[文書抜粋]
'''

運用実績や経費の節約など、会社によって業績は違いますので、配当の金額も違ってきます。
今後、保険商品や保険会社に対する情報や知識が高まってくるにつれ、業績の悪い会社から業績の良い会社へと保険契約の移動が起こることが予想されます。
これによってさらに業績格差が生じて、配当の格差もますます開いていくと思われます。
解約返戻金に関する注意点
解約返戻金とは、保険の解約の際に生命保険会社から払い戻されるお金のことです。
これは「保険加入者が解約をした場合」、「生命保険会社の都合で契約を解除された場合」のどちらでも支払われます。
返還率は通常、年数が経過すればするほど、その返戻率が上昇して、保険商品によってはそれまでに支払った保険料の累計を上回る場合もありますが、途中解約をした場合などは、払い込んだ保険料のすべてが返ってくるケースは稀です。
解約返戻金の計算方法
解約返戻金の計算方法は概ね以下の通りです。
解約返戻金=支払済み保険料の総額-(経費+契約から解約までの保障部分)+配当
経費 : 契約時点でかなりの費用がかかります。
契約から解約までの保障部分 : 契約してから解約までの間、万が一、自分が死亡した場合には、保険金が支払われます。この部分の保険サービス(費用)は戻ってきません。
配当 : 特別配当は契約して10年経たないともらえません。
解約返戻金が少ない理由
通常は払い込み年数が短いほど、払い込んだ保険料総額に比べて金額が少なくなります。
その理由として、契約直後は支払った保険料の多くが加入時にかかる費用(たとえば、生命保険では保険契約の診査や保険証券の作成費など)に充てられるためです。
契約者としての注意点
生命保険の解約について、各生命保険会社の約款において、「将来に向かって解約する事ができます」というような文言で記載されています。

'''

[記録データ]
'''

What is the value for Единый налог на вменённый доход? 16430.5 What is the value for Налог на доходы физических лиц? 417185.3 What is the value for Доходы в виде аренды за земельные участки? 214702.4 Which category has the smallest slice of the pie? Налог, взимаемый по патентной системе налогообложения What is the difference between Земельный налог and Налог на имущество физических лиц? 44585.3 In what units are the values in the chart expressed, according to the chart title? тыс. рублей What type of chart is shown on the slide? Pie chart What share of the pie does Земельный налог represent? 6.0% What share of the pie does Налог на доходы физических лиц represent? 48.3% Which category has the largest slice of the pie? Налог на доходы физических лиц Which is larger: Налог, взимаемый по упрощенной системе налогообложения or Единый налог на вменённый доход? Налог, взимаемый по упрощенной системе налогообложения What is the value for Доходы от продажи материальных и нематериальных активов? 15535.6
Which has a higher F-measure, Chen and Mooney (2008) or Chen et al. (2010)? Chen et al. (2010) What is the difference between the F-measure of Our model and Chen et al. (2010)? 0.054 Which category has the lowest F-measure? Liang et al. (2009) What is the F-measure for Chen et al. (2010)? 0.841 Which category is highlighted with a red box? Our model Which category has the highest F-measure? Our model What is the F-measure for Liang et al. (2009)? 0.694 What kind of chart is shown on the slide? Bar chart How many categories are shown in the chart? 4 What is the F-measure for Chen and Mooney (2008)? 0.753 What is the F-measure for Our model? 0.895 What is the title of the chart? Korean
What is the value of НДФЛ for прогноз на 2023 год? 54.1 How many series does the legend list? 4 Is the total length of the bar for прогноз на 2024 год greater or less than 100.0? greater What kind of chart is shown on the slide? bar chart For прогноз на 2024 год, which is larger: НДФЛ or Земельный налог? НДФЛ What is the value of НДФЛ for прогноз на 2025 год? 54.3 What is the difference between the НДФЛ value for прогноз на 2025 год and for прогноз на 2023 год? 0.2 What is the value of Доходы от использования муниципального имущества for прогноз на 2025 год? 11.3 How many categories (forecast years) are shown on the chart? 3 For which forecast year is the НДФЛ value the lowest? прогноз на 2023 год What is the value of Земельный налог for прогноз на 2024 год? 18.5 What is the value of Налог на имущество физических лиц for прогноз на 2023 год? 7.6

'''

[実施事項 1]
文書抜粋によると、特別配当は契約して何年経たないともらえないか。
[実施事項 2]
文書抜粋に示された解約返戻金の計算式に含まれる項目をすべて挙げよ。
[実施事項 3]
文書抜粋の「解約返戻金とは、保険の解約の際に生命保険会社から払い戻されるお金のことです。」という文を英語に訳せ。

[回答欄 1]
契約して10年経たないともらえない。

[回答欄 2]
支払済み保険料の総額、経費、契約から解約までの保障部分、配当

[回答欄 3]
The surrender value is the money refunded by the life insurance company when an insurance policy is canceled.